Search
Close this search box.
Search
Close this search box.

Peristiwa Fitnah Sampai Akhir Tragedi Perang Unta (Bagian 3)

Masjid Pesantren Darunnajah Cipining
Masjid Jami' Darunnajah 2 Cipining

Pemaparan Riwayat Abu Said

Riwayat shahih yang pertama dan terpenting adalah riwayat Abu Said Maula Abu Usaid As-Sa’idy Al-Anshari. Abu Said ini telah menyaksikan sendiri peristiwa itu, dan seperti dinukil dari Abu Nadhrah, ia juga mengetahui para tokoh didalamnya dan sempat berkumpul dengan mereka seperti Thalhah dan Ali bin Abu Thalib. Bahkan Abu Nadhrah yang menukil dari Abu Said ini hidup berdekatan dengan masa peristiwa Jamal (perang Unta), atau mungkin ikut serta didalamnya. Dan peristiwa ini terjadi setahun setelah terbunuhnya Utsman.

Dari sini komentar apa yang bisa dilontarkan terhadap sebuah riwayat dengan sanad yang baik yang dinukil dari orang yang sezaman dengan peristiwa dan berdekatan darinya, bahkan mungkin ikut serta didalamnya, kemudian penukilannya melalui orang yang menyaksikannya atau melihat sendiri bagian dari peristiwa tersebut; bukankah layak untuk bisa dijadikan asas sandaran? Tentu saja jawabannya: Iya. Apalagi jika ditambah kepercayaan akan riwayat ini dengan ukuran lain, seperti kecocokannya dengan potongan-potongan berita tentang kejadian yang terlihat tampak pada kitab-kitab hadits shahih, dan juga sejalan dengan alur dua riwayat lainnya yang menggunakan saksi-saksi langsung pada kejadian, yang kemudian menghapus keraguan terhadap riwayat Abu Said ini.
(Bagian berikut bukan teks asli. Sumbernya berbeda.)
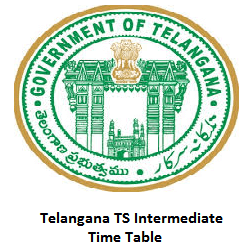 Telangana TS Intermediate Time Table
Berikut, teks dari riwayat tersebut yang dimulai dengan pemberitaan utusan Mesir yang datang ke Madinah dengan membawa protes ketidakpuasan terhadap tindakan Utsman di tahun-tahun kekhilafahannya yang terakhir:

Bagian pertama: Pertemuan antara Utsman dan utusan dari Mesir yang memprotesnya.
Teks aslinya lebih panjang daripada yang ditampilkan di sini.